[PROVIDED TEXT Boundary: Start]

Anthropic is looking to advance the frontier of safe tool use in their AI model, Claude. This involves addressing challenges like prompt injection robustness, data exfiltration through tool misuse, adversarial attacks in multi-turn conversations, and ensuring safety with autonomous agents operating with numerous tools over long horizons. The goal is to scale AI responsibly and make it more reliable, interpretable, and steerable.
Requirements
- Experience with tool use/agentic safety, trust & safety, or security
- Experience with reinforcement learning techniques and environments
- Experience with language model training, fine-tuning or evaluation
- Experience building AI agents or autonomous systems
- Published influential work in relevant ML areas, especially around LLM safety & alignment
- Deep expertise in a specialized area (e.g., RL, security, or mathematical foundations), even if still developing breadth in adjacent areas
- Experience shipping features or working closely with product teams
Responsibilities
- Design and implement novel and scalable reinforcement learning methodologies that push the state of the art of tool use safety
- Define and pursue research agendas that push the boundaries of what's possible
- Build rigorous, realistic evaluations that capture the complexity of real-world tool use safety challenges
- Ship research advances that directly impact and protect millions of users
- Collaborate with other safety research (e.g. Safeguards, Alignment Science), capabilities research, and product teams to drive fundamental breakthroughs in safety, and work with teams to ship these into production
- Design, implement, and debug code across our research and production ML stacks
- Contribute to our collaborative research culture through pair programming, technical discussions, and team problem-solving
Other
- Passionate about our safety mission
- Are driven by real-world impact and excited to see research ship in production
- Have strong machine learning research/applied-research experience, or a strong quantitative background such as physics, mathematics, or quantitative finance research
- Write clean, reliable code and have solid software engineering skills
- Communicate complex ideas clearly to diverse audiences
- Are hungry to learn and grow, regardless of years of experience
- Enthusiasm for pair programming and collaborative research
- Location-based hybrid policy: Currently, we expect all staff to be in one of our offices at least 25% of the time.
- We do sponsor visas!

[PROVIDED TEXT Boundary: End]

=== YOUR ASSIGNMENT ===
List every tool-use safety challenge that the job posting names in its opening paragraph. The records have nothing to do with the job posting.

[INFORMATION PROVIDED Boundary: Start]

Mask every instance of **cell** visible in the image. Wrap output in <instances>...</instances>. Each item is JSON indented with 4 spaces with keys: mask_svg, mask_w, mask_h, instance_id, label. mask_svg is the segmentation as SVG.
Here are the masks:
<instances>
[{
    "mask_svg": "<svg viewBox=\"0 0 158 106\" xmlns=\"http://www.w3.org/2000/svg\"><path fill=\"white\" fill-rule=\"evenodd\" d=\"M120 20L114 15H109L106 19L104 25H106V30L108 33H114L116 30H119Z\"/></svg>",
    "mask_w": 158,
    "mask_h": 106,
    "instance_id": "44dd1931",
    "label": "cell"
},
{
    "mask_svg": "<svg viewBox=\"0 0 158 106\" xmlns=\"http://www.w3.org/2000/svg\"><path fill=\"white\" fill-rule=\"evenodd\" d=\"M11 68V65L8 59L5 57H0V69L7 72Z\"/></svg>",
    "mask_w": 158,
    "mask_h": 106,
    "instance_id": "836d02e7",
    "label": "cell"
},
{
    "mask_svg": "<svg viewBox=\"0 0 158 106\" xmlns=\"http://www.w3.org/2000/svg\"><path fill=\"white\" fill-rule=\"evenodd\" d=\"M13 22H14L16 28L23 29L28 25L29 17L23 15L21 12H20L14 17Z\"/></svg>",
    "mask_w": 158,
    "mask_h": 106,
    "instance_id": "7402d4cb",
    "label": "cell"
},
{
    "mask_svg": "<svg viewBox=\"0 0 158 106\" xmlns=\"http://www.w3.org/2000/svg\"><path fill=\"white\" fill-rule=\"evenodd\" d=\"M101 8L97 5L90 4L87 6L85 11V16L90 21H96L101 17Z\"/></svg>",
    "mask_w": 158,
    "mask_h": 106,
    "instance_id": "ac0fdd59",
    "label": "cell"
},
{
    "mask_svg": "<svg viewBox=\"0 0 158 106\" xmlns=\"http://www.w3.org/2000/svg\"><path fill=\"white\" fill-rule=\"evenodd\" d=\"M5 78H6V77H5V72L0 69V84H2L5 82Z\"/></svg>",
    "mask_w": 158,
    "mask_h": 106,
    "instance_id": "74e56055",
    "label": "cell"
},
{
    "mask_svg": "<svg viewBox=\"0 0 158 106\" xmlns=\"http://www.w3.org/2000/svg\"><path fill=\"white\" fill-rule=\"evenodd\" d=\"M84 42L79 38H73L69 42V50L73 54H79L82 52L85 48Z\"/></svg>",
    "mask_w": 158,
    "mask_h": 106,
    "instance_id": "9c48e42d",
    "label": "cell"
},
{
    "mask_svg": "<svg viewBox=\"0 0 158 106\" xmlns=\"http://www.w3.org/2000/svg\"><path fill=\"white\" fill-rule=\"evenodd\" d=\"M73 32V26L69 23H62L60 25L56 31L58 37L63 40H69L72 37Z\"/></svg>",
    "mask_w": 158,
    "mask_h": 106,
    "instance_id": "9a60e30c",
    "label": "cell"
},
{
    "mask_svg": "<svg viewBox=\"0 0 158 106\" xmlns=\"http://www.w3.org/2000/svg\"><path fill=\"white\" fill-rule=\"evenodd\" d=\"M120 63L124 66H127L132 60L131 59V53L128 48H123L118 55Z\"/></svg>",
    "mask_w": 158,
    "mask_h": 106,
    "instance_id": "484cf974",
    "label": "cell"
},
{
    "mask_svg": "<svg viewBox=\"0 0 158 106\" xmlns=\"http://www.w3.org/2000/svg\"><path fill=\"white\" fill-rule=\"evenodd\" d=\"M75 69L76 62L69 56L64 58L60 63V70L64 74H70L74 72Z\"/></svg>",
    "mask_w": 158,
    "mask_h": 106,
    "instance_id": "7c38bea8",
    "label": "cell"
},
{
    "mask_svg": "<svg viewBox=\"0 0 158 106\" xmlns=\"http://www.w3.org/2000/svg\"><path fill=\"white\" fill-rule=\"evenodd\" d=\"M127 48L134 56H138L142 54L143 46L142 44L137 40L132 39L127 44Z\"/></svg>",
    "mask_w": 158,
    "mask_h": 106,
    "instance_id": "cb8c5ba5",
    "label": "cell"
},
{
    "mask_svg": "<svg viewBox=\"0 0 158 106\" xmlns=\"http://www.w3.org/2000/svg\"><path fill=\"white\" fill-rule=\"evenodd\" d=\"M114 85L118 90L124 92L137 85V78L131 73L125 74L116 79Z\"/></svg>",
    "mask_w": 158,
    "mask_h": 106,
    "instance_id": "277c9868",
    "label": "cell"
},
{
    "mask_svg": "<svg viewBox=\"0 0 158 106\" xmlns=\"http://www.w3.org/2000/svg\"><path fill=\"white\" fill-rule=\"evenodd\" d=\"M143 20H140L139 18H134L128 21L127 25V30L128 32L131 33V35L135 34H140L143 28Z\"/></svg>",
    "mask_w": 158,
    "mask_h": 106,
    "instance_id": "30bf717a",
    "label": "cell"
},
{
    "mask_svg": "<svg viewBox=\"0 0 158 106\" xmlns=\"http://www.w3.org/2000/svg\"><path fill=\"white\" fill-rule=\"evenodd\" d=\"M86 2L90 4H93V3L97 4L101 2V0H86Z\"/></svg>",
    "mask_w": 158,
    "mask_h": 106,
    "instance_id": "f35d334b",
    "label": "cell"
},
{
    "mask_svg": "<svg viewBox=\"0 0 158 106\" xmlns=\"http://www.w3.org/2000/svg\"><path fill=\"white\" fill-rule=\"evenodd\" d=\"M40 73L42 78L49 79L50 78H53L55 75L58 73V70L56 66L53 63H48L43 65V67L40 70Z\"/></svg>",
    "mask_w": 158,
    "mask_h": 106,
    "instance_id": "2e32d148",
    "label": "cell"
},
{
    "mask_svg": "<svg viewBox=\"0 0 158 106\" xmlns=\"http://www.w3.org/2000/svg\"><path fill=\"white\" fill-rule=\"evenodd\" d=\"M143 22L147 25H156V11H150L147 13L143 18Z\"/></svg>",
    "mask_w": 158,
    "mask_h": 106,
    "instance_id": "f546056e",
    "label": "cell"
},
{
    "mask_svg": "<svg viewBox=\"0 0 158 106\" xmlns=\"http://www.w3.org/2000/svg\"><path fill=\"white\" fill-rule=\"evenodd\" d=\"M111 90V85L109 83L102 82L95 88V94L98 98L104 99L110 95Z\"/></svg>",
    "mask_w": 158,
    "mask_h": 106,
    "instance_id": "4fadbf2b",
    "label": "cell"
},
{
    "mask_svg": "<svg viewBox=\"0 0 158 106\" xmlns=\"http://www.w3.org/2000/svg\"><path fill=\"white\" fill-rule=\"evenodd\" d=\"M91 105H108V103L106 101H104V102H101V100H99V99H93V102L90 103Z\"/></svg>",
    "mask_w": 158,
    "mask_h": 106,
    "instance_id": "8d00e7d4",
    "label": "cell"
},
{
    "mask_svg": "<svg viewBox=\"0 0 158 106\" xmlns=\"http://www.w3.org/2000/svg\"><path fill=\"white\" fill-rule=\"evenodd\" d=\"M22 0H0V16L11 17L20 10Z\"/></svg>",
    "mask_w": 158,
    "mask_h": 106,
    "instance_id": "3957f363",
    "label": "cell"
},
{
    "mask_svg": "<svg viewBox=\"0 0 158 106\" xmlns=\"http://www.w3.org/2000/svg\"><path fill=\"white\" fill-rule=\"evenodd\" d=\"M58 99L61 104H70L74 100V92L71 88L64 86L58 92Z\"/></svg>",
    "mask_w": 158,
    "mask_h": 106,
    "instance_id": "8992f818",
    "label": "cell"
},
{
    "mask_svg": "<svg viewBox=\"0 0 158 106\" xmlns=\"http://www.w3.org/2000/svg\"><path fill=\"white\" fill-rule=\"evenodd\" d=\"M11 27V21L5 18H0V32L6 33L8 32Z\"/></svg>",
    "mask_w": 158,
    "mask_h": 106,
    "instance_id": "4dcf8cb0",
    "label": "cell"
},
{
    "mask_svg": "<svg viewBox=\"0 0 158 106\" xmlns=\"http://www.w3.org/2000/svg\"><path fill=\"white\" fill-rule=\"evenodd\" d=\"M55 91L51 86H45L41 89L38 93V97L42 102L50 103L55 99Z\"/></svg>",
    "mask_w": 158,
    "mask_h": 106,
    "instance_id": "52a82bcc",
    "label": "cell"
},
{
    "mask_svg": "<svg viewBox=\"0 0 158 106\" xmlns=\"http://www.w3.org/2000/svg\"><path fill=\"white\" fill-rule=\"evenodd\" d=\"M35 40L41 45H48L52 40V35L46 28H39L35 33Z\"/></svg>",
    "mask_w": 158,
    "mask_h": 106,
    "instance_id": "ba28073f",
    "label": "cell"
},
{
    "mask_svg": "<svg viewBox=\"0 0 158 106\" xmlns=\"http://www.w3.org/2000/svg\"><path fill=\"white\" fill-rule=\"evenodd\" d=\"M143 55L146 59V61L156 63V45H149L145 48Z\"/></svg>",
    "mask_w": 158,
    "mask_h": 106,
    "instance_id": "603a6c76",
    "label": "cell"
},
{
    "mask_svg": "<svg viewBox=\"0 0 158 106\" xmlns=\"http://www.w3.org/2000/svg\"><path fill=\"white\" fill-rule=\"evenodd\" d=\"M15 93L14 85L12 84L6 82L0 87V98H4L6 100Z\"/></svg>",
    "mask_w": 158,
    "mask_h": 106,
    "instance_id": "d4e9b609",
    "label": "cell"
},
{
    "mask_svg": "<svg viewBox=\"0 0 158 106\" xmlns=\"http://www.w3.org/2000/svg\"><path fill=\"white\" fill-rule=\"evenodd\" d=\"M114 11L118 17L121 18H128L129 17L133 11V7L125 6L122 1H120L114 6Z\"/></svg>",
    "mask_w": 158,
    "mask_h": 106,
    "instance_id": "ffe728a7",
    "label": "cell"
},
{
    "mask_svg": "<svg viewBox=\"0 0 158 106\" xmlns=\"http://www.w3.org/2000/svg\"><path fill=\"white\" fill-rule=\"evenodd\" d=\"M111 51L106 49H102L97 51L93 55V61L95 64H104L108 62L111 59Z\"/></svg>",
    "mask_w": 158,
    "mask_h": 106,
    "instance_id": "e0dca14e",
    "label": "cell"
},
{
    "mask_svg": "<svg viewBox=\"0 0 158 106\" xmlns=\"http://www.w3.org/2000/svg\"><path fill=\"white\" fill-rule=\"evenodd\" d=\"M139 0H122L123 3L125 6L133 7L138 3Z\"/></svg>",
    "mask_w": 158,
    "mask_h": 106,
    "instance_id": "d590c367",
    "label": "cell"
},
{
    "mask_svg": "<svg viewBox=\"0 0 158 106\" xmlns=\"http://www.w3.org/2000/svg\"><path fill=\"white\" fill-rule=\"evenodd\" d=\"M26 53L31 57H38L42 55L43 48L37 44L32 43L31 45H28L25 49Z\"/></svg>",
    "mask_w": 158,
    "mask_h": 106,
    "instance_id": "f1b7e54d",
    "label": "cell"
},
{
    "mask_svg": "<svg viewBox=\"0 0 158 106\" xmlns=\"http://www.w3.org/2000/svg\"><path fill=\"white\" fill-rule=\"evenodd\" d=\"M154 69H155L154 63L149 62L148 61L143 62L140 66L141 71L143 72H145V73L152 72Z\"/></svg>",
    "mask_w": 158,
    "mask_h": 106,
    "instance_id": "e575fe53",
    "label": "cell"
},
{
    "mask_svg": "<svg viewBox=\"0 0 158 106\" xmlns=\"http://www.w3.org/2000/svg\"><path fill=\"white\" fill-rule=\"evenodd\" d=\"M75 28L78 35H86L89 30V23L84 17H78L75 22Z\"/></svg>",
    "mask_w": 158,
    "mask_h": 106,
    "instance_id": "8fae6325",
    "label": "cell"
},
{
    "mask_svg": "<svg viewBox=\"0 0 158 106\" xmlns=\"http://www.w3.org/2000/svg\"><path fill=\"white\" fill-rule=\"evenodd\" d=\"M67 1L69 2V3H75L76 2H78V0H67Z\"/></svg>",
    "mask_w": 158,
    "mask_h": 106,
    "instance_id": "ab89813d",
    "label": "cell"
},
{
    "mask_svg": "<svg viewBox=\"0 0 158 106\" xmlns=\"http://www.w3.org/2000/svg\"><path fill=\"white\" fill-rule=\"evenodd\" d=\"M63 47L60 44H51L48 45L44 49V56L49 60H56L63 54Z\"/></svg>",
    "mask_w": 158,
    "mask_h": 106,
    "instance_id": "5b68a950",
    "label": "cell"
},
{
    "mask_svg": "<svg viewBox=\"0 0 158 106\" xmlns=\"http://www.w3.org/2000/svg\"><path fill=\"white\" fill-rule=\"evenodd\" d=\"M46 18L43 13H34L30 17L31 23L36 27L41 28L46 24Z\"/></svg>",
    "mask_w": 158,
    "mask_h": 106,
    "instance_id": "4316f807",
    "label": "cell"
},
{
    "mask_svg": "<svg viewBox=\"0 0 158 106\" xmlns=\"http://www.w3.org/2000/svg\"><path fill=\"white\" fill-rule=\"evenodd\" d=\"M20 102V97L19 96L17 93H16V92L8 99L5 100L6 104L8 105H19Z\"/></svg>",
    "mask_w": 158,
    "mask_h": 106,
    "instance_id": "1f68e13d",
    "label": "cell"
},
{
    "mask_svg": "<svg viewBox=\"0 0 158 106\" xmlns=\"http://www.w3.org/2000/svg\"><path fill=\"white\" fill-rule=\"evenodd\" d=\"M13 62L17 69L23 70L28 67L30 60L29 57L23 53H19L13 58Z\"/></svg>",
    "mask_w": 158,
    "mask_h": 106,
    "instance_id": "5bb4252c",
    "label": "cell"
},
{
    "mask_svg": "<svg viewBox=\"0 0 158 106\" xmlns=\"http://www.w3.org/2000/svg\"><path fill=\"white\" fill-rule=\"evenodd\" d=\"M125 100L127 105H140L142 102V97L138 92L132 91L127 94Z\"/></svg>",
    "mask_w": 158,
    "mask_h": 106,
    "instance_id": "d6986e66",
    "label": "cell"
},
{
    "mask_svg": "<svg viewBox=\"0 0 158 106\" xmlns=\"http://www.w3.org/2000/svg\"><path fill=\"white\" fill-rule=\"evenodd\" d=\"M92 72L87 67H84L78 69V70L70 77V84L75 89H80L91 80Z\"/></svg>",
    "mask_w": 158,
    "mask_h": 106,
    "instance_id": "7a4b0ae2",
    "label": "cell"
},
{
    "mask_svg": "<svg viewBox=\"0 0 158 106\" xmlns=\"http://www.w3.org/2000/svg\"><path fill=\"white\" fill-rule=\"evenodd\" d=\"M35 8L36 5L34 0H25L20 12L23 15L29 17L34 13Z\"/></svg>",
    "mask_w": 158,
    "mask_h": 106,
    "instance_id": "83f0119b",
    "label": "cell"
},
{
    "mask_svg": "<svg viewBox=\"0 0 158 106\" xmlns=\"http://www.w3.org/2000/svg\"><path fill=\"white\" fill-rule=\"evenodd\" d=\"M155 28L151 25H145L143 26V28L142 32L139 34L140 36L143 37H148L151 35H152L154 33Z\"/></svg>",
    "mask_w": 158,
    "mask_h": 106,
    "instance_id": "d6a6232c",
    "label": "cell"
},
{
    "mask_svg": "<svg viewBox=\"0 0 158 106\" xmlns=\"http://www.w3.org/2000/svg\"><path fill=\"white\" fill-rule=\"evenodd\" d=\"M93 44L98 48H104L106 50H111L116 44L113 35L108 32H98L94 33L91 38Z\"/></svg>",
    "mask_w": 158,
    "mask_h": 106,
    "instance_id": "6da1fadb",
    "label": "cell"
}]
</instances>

[INFORMATION PROVIDED Boundary: End]

=== SOLUTION FOR THIS PROBLEM ===
- Prompt injection robustness
- Data exfiltration through tool misuse
- Adversarial attacks in multi-turn conversations
- Ensuring safety with autonomous agents operating with numerous tools over long horizons